======== Given entries

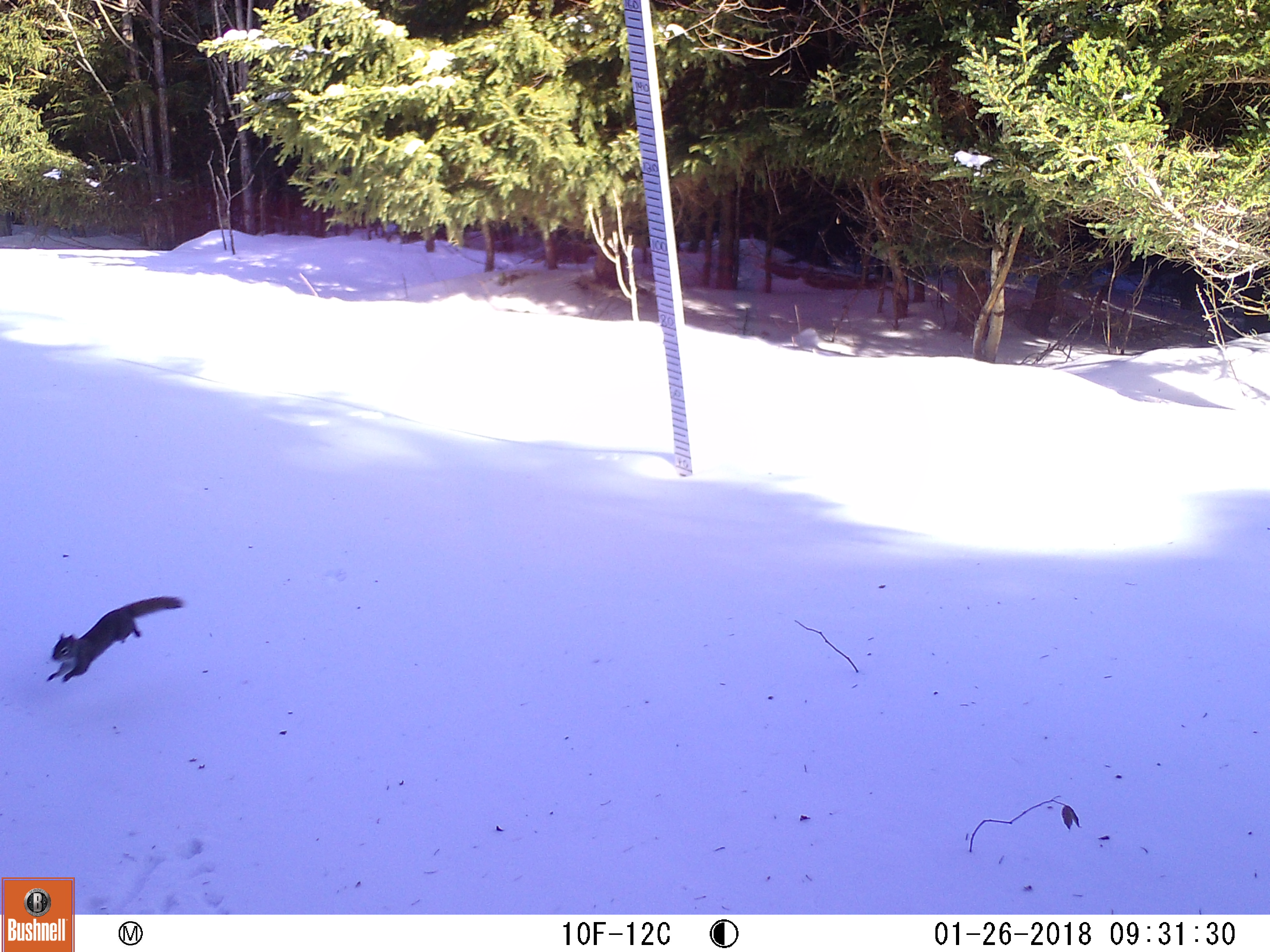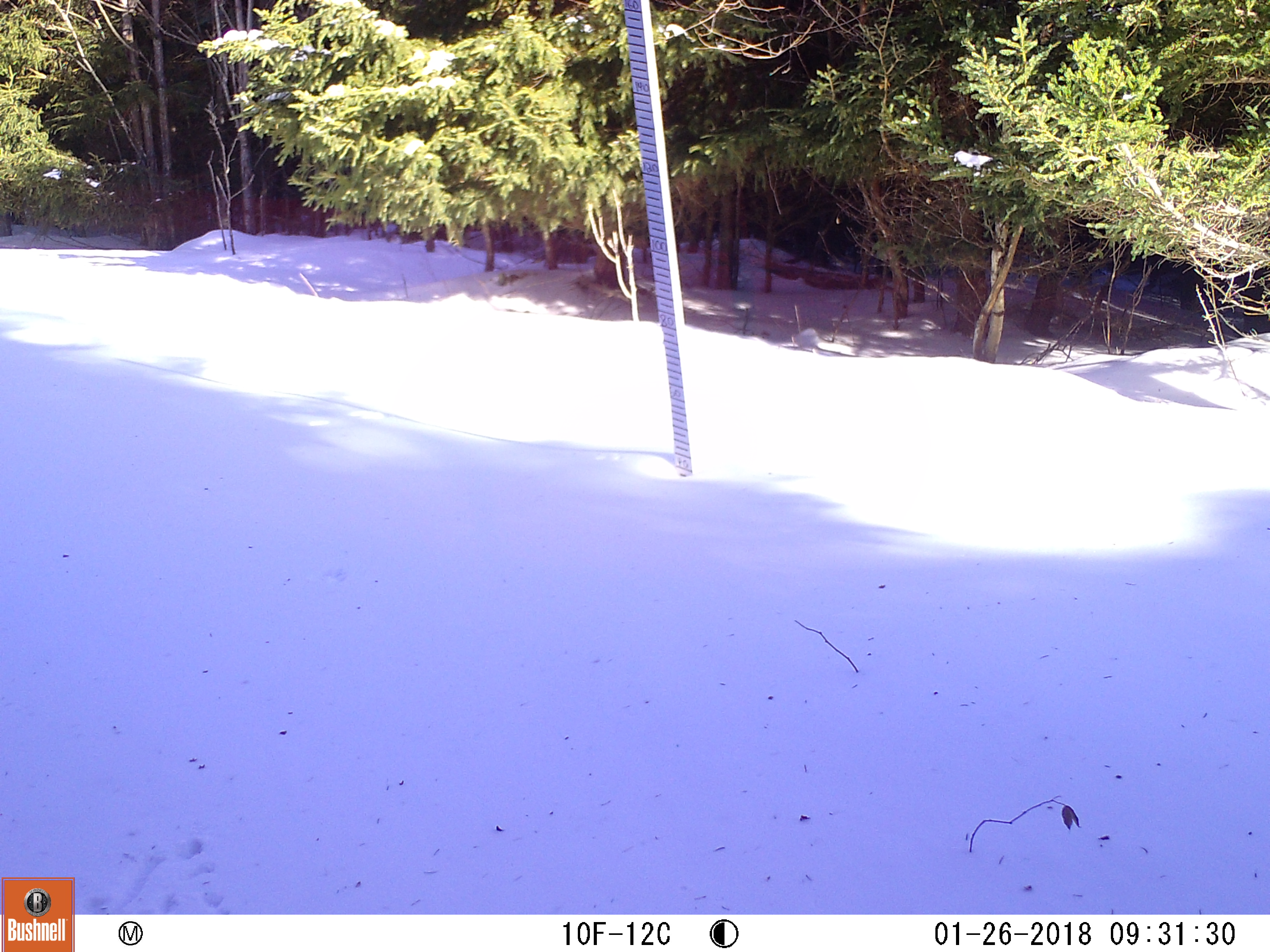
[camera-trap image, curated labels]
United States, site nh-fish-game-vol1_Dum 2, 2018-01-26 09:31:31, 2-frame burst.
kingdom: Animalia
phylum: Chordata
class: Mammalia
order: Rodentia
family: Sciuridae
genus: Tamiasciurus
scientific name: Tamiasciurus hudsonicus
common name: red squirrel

================
======== Given entries

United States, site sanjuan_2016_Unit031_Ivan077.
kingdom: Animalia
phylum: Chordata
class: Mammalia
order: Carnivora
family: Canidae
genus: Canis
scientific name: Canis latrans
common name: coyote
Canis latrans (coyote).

================
======== Given entries

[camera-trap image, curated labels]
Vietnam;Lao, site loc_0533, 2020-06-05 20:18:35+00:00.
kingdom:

================

Go through the data above and copy each line that holds the word "States".

Problem solution:
United States, site nh-fish-game-vol1_Dum 2, 2018-01-26 09:31:31, 2-frame burst.
United States, site sanjuan_2016_Unit031_Ivan077.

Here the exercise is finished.